Do 0,096 euro z 0,1 euro spadła wycena 1 megaherca pasma 5G na mieszkańca danego kraju po aukcji w Austrii – szacuje Dominik Niszcz, analityk Raiffeisen Centrobanku. Jego wyliczenia nie obejmują Szwajcarii ani trwającej aukcji w Niemczech, w której telekomy zaoferowały już ponad 5 mld euro.

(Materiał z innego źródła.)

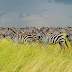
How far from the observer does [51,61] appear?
9.36 metres

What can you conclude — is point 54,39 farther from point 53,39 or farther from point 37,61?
point 37,61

CZYTAJ TAKŻE: Waszyngton grozi Niemcom w sprawie 5G. Nie chce Chińczyków
Co to oznacza dla budżetu Polski, która dopiero przygotowuje się do rozdysponowania pasma dla sieci nowej generacji? – Niemiecka aukcja będzie uwzględniana przy wyliczaniu średniej oczekiwanej ceny za częstotliwości, ale nie przeceniałbym jej wpływu – mówi Dominik Niszcz. – Zwłaszcza że w Polsce rozdysponowanie może przyjąć formę przetargu, a nie aukcji – dodaje.
– Na ostateczną cenę pasma 5G w Polsce (3,4–3,8 GHz, 700 MHz) wpłyną przede wszystkim zasady danego procesu dystrybucji oraz poziom konkurencji między operatorami o dane dystrybuowane pasmo – uważa Marcin Nowak, analityk Ipopema Securities.